When a person believe in mindless universalism, he becomes a determinist, all events, all motives including Jihadi terrorism are seen through the astigmatic vision of such false ideology. Through these clouded eyes even coercive religious conversion, discrimination of Hindus by Muslims, religious intolerance, and denial of religious rights for Hindus are transmuted into fairy gold of religious purity.


 


It is typical, characteristic, of such people to think unclearly. The tricks of fallacious argument are endemic among them. The concept “all religions are the same’ is a false plurality. Even though it is not in the best interests of Hindus to do so, the faulty analogy is used as a proof of tolerance. This is an old shabby trick to avoid reality. Those who disagree with this distorted ideology are dumped as intolerant and communal. More importantly, this false ideology becomes unarticulated premise and unchallengeable. More than that, for them, there is no need to think. Such faulty, repugnant idea is dishonest and deplorable. Such habitual jargon never allows us to see other religions more clearly and protect our interests.

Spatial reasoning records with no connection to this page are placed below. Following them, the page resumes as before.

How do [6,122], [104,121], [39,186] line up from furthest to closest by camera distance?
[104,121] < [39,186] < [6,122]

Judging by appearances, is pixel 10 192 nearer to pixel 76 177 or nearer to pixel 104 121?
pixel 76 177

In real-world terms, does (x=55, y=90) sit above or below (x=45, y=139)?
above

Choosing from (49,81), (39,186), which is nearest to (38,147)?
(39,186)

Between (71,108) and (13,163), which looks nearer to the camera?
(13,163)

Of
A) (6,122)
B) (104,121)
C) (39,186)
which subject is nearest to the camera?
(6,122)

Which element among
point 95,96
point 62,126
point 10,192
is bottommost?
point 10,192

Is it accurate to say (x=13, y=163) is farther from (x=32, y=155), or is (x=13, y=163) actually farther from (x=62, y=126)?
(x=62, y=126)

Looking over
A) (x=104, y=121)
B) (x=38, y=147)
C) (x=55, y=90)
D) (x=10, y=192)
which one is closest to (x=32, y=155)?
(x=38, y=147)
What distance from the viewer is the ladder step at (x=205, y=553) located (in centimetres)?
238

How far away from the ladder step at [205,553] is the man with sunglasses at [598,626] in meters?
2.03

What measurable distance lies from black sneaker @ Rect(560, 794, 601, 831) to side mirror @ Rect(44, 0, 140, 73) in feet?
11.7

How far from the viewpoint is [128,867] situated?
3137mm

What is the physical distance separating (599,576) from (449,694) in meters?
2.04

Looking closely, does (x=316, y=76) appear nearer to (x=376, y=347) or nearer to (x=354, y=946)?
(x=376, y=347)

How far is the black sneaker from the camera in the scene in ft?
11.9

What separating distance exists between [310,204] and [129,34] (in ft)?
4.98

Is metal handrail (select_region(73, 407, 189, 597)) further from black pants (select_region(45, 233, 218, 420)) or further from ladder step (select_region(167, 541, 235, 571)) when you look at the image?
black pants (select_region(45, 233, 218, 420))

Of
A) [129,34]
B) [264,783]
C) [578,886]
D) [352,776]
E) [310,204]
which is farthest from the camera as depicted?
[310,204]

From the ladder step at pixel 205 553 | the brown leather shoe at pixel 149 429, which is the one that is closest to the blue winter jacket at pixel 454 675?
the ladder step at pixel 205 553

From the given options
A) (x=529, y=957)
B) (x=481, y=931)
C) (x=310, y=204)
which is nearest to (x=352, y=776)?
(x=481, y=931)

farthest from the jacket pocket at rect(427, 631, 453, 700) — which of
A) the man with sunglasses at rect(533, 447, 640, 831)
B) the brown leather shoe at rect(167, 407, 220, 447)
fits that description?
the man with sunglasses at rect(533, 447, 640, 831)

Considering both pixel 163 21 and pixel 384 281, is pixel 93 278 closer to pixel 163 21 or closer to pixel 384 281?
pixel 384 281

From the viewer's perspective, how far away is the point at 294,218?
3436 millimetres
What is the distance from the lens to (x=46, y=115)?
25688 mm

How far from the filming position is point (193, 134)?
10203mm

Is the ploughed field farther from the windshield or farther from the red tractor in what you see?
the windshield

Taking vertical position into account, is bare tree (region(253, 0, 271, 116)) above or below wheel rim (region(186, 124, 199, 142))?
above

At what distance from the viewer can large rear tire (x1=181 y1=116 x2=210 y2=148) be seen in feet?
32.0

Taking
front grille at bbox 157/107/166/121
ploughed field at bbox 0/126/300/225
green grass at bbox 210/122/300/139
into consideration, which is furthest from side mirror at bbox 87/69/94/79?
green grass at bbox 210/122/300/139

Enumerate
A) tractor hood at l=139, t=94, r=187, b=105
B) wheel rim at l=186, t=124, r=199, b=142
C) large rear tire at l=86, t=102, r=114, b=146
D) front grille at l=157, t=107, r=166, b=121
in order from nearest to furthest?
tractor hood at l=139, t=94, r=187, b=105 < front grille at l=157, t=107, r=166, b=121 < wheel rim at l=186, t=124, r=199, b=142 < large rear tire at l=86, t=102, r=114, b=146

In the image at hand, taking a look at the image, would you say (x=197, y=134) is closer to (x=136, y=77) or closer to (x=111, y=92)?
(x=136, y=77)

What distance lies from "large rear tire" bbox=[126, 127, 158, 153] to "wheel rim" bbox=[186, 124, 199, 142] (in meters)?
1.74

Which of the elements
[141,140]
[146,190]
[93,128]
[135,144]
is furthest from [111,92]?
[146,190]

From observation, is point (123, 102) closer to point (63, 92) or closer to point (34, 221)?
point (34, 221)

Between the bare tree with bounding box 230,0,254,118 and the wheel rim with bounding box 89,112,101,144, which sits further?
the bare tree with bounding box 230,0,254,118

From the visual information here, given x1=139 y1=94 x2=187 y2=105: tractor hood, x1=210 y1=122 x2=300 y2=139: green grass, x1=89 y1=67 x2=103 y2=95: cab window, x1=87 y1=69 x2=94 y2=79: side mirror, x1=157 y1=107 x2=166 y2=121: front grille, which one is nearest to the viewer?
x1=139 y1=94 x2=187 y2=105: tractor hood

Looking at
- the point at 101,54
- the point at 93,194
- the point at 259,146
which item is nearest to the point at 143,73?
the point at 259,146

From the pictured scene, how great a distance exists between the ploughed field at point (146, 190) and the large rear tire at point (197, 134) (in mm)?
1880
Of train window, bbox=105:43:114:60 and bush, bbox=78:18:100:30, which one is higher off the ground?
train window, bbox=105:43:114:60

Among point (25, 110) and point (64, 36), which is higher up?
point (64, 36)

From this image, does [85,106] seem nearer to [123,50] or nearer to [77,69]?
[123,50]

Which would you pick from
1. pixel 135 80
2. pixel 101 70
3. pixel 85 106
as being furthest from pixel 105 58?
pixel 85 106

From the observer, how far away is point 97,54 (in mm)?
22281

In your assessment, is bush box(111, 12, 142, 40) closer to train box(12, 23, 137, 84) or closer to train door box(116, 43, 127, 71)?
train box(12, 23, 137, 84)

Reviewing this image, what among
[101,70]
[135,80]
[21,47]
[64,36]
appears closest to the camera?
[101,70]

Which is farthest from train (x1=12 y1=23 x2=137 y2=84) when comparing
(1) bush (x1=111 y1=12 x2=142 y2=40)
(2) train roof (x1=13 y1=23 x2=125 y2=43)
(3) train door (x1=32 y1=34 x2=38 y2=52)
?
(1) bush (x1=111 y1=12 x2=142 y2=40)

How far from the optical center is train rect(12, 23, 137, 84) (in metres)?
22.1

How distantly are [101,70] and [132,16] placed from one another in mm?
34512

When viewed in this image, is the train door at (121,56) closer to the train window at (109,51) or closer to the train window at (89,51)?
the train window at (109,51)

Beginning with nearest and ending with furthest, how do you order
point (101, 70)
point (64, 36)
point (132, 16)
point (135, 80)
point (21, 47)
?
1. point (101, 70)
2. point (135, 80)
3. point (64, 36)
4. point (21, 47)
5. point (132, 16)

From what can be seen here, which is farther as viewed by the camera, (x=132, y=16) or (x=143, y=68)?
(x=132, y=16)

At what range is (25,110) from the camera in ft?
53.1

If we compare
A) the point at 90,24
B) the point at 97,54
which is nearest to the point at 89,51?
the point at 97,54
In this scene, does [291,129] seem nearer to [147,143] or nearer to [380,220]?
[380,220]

We need to make a distinction between right and wrong, good and bad. We need to ponder what to do to protect our eternal Dharma and why to do it.


 


The proposition that “all religions are the same’ is a bizarre self-negating and self-devouring logic. In such logic, there is no choice, no self-determination. It destabilizes religious discourse and forces us to the acceptance of irrational, totalitarian dogmas couched in scholastic terminology as religions. Christianity and Islam are rigid, dogmatic ideologies, tools and closed systems. To treat them as spirituality is immaturity and false consciousness.


 


Hindus need to counter the growing trend among pseudo secularists and phony liberals to promote the false ideology “all religions are the same”. What we need is an informed mind to rationally conclude that religions of the books and Hindu Dharma are not complementary. Rather than forcing our fellow Hindus to become servants and slaves of any one dogma, we need to protect our freedom to practice our eternal Hindu Dharma.